DATA FOR THIS EXERCISE:
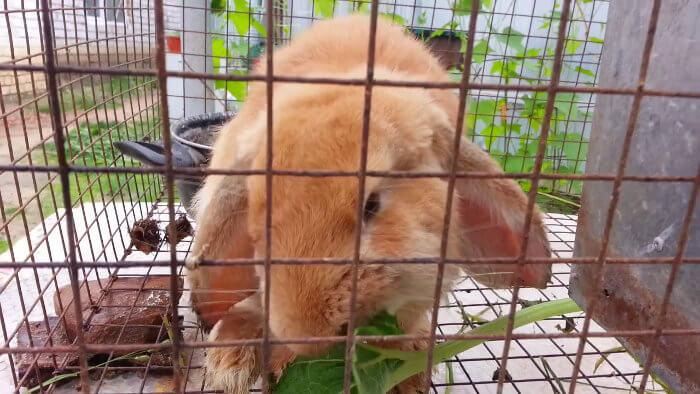 Кролик ест лопух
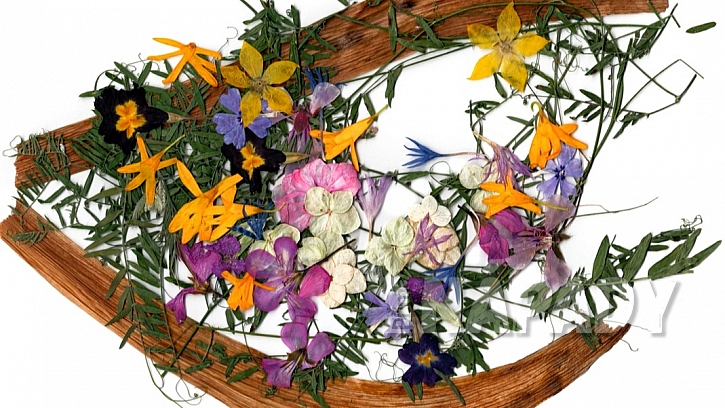 Nápady na dekorace z přírodnin: inspirace na obrázek ze sušených a vylisovaných rostlin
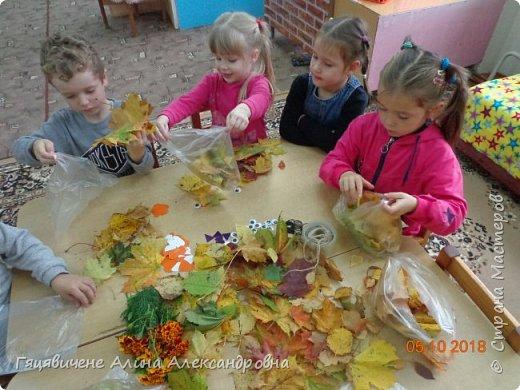 Детский мастер-класс поделки из природного материала «Сова» Представляем вашему вниманию поделки из осенних листьев, которые можно сделать легко и просто своими руками. фото 3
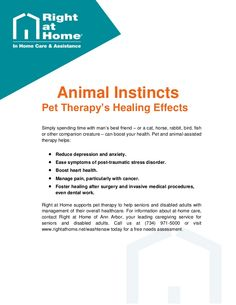 Pet Therapy Helps #SeniorCare - #AnnArbor Michigan. #seniorhealth . For more information and additional senior care tips, visit http://www.rightathome.net/washtenaw/blog/.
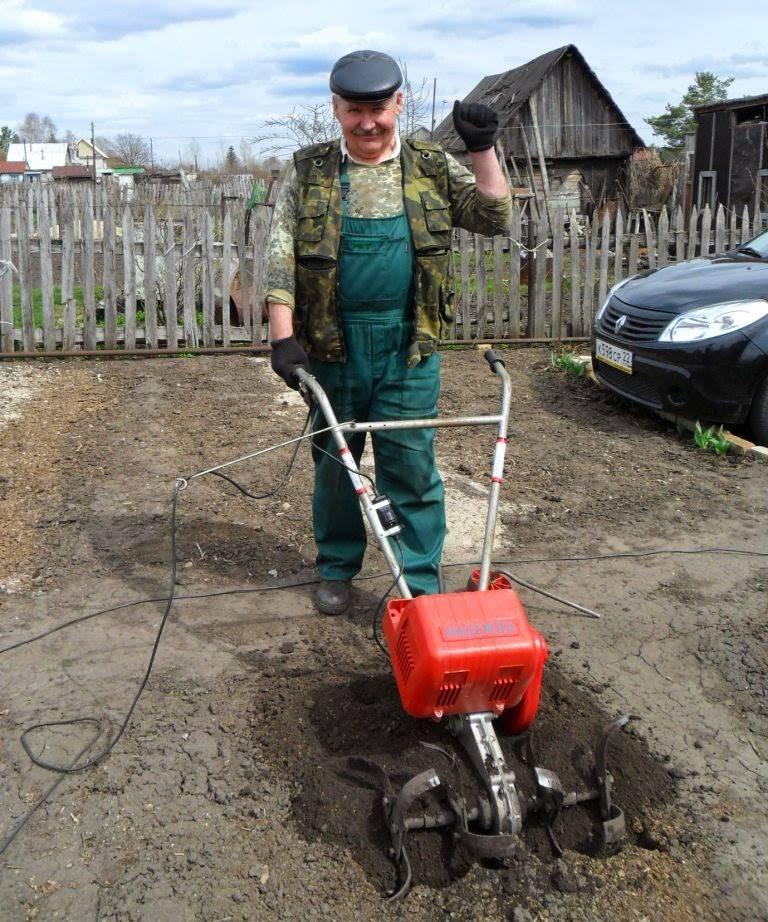 Как эффективно посадить на участке картофель без перекопки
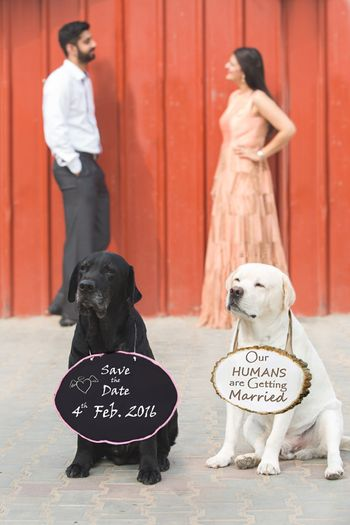 Save the date with his and her pet dogs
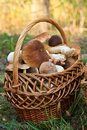Basket with porcini mushrooms Royalty Free Stock Photo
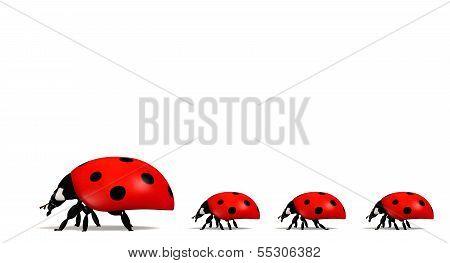 Ladybirds In A Horizontal Row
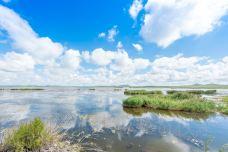 贺斯格淖尔湿地公园-锡林郭勒盟-river2014大河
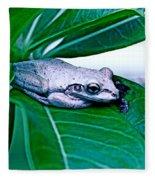 Tree Frog On Desert Rose  Fleece Blanket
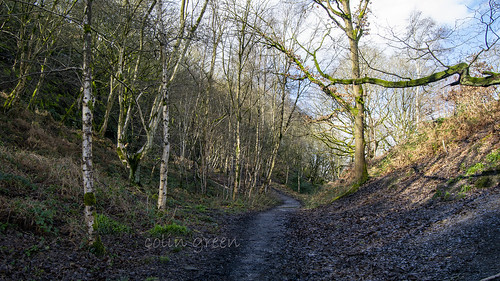 North Dean Woods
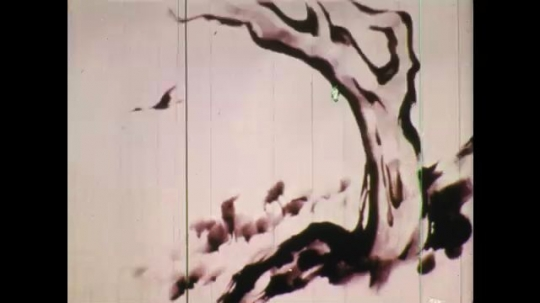 UNITED STATES: 1950s: artist paints tree in ink. Side profile of artist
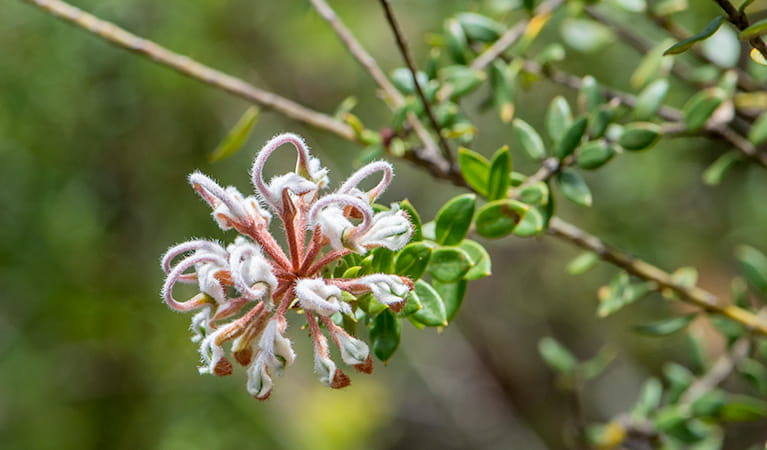 A flower blooming,  Royal National Park. Photo: John Spencer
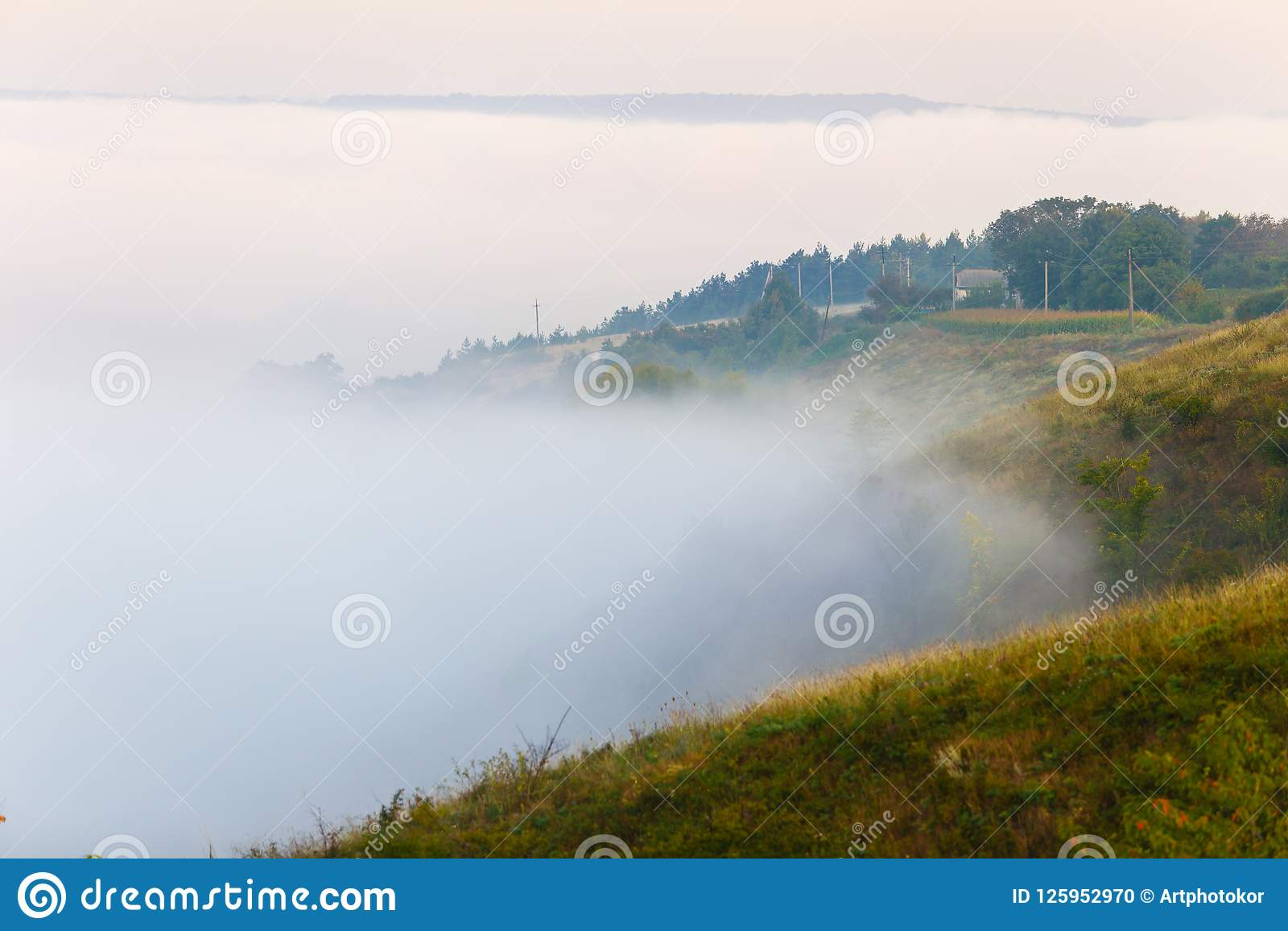 Brouillard épais couvrant les pentes vertes en Ukraine Horizontal de matin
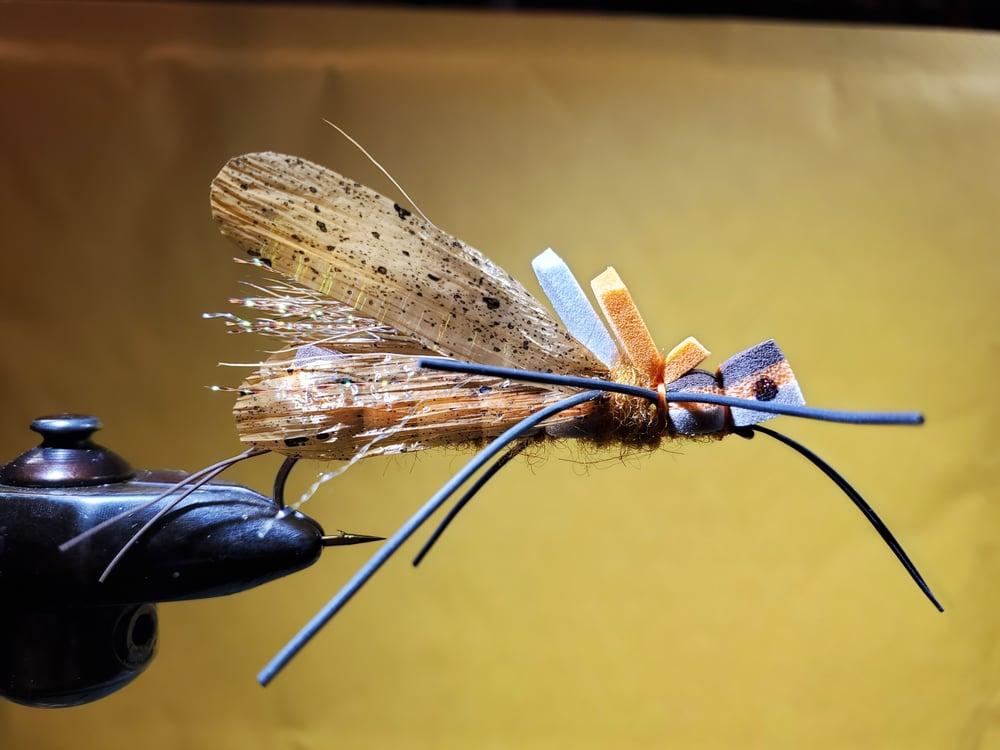 Image of Swinks Salmonfly
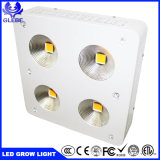 Il migliore prezzo Glebe che illumina la PANNOCCHIA piena LED di spettro 600W coltiva l'indicatore luminoso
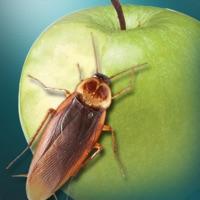 蟑螂模擬器 v1.0蘋果版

WHAT YOU SHOULD DO:
Without including any pictures, print all of the material exactly as given.

REPLY:
 Кролик ест лопух
 Nápady na dekorace z přírodnin: inspirace na obrázek ze sušených a vylisovaných rostlin
 Детский мастер-класс поделки из природного материала «Сова» Представляем вашему вниманию поделки из осенних листьев, которые можно сделать легко и просто своими руками. фото 3
 Pet Therapy Helps #SeniorCare - #AnnArbor Michigan. #seniorhealth . For more information and additional senior care tips, visit http://www.rightathome.net/washtenaw/blog/.
 Как эффективно посадить на участке картофель без перекопки
 Save the date with his and her pet dogs
Basket with porcini mushrooms Royalty Free Stock Photo
 Ladybirds In A Horizontal Row
 贺斯格淖尔湿地公园-锡林郭勒盟-river2014大河
 Tree Frog On Desert Rose  Fleece Blanket
 North Dean Woods
 UNITED STATES: 1950s: artist paints tree in ink. Side profile of artist
 A flower blooming,  Royal National Park. Photo: John Spencer
 Brouillard épais couvrant les pentes vertes en Ukraine Horizontal de matin
 Image of Swinks Salmonfly
 Il migliore prezzo Glebe che illumina la PANNOCCHIA piena LED di spettro 600W coltiva l'indicatore luminoso
 蟑螂模擬器 v1.0蘋果版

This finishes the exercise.